- Born: Linton Garner 25 March 1915 Greensboro, North Carolina
- Died: 6 March 2003 (aged 87) Vancouver, Canada
- Genres: Jazz
- Occupation: Musician
- Instruments: Piano, trumpet
- Years active: 1930s–2003

= Linton Garner =

American jazz pianist

Linton Garner (March 25, 1915 in Greensboro, North Carolina - March 6, 2003 in Vancouver) was an American jazz pianist. He was the older brother of Erroll Garner.

==Biography==
As a youngster he was keener to play cornet than piano, but due to problems with his teeth, was forced to concentrate on the keyboard. From the age of 8 until 10 he had piano lessons, as did his three sisters (Martha, Ruth and Berniece), unlike his brother Erroll.

He was arranger and pianist with Fletcher Henderson's band before the Second World War, then spent 1943 to 1946 in the army, where he played both piano and trumpet in different bands. Afterwards he was pianist and arranger for a number of distinguished bands including those of Billy Eckstine and Dizzy Gillespie. He also accompanied Sarah Vaughan, Nat King Cole, Carmen McRae and Della Reese. He also wrote songs, including "You're the One For Me."
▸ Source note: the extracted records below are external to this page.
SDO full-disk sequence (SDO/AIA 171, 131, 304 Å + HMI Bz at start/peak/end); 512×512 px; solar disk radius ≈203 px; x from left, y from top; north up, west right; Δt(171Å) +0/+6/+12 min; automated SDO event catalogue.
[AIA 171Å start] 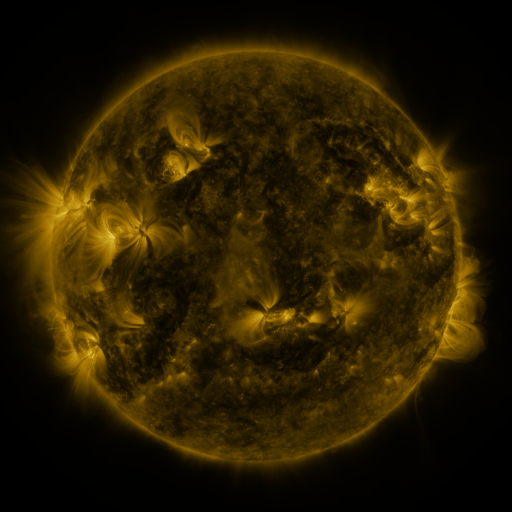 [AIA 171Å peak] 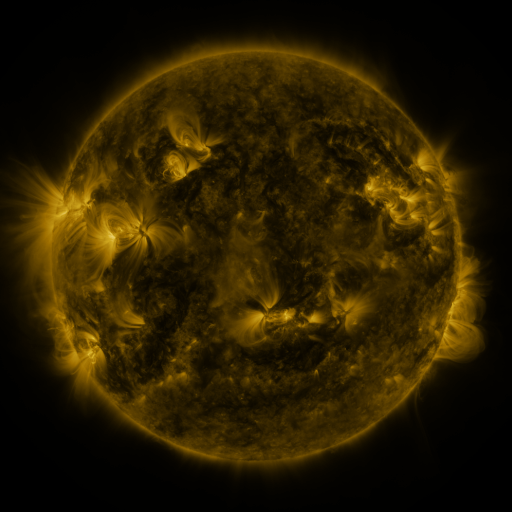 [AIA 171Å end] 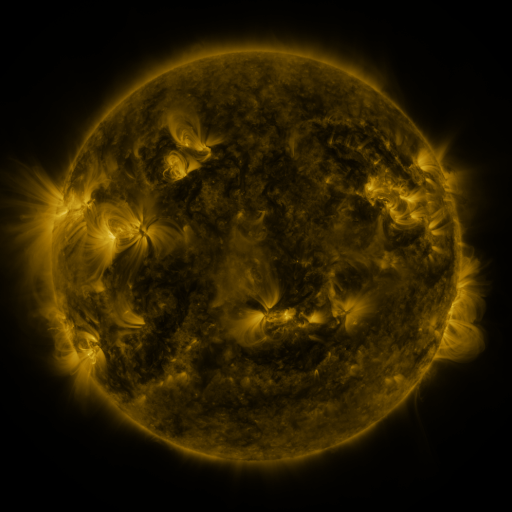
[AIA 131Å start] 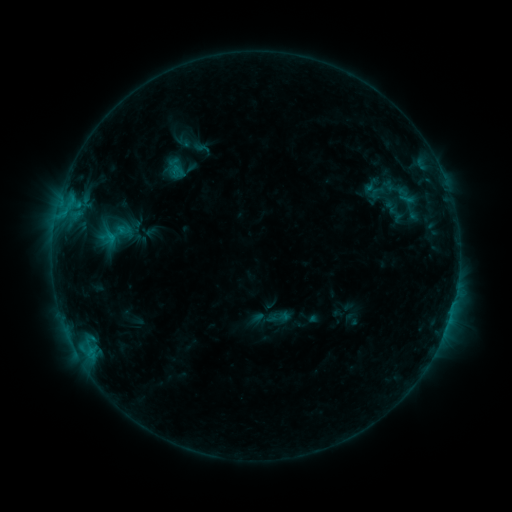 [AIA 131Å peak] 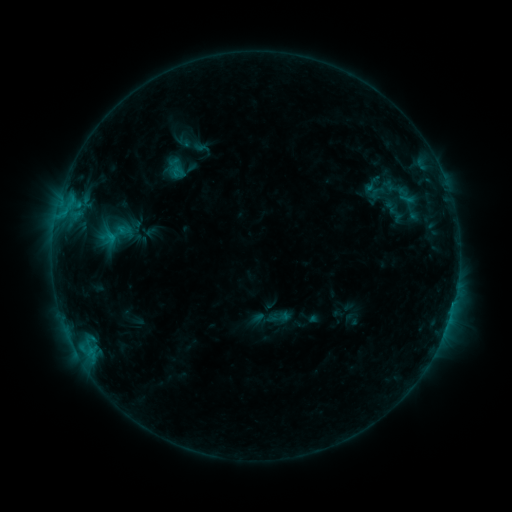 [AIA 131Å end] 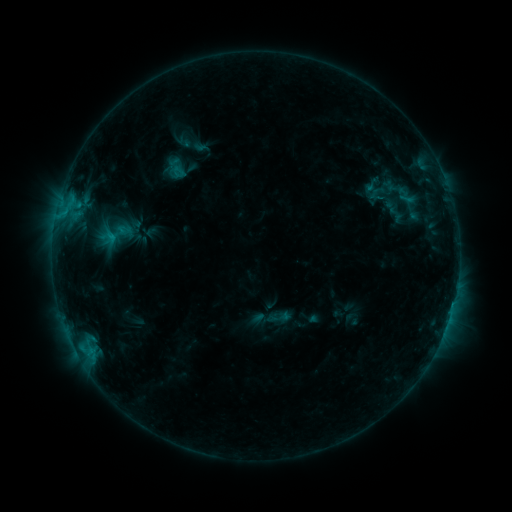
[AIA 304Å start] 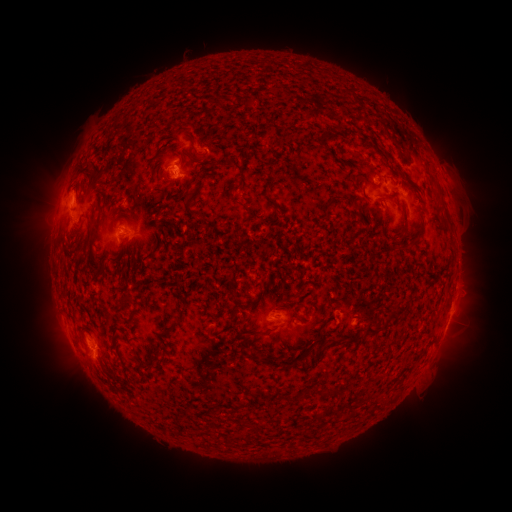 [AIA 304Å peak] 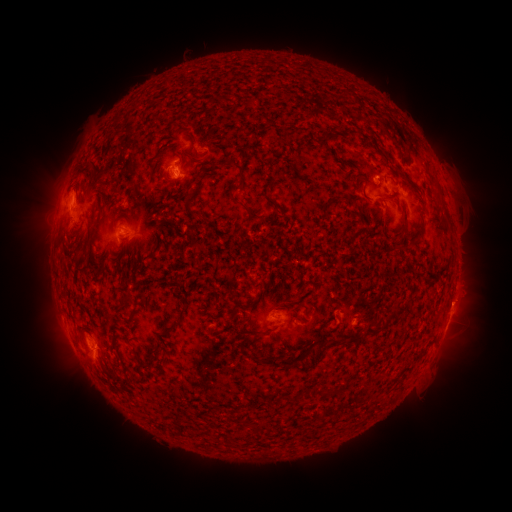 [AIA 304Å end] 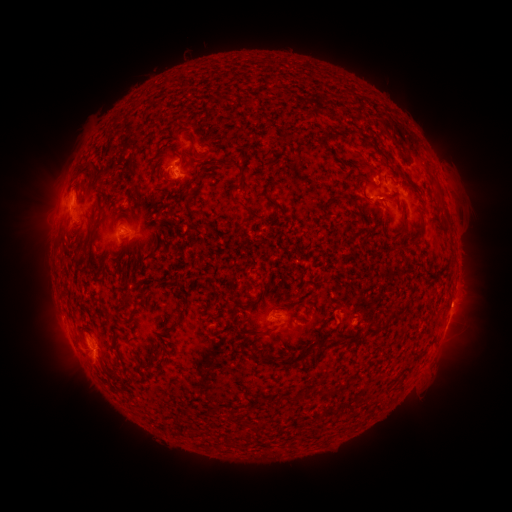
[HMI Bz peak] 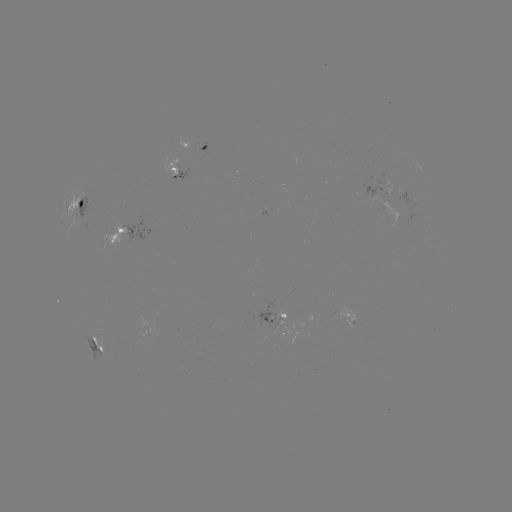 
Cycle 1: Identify C1.0 flare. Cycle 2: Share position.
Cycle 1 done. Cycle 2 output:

He moved to Canada in 1963. In 1974, Arni May invited him to Vancouver to accompany him at the opening of the Richmond Inn Hotel. Linton stayed in Vancouver and worked in many venues. He was resident pianist for seven years at the Four Seasons Hotel. At the time, Garner wrote the piano theme for the 1977 Canadian drama movie Skip Tracer. In the 1990s he played at the Three Greenhorns in Vancouver. He also sang and played the piano in Rossini's restaurant in Kitsilano.

The Linton Garner Legacy Quartet, featuring drummer Don Fraser, bassist Russ Botten pianist Ron Johnston, pianist Miles Black continues to play Garner's music.

He died of kidney failure in Vancouver at the age of 87.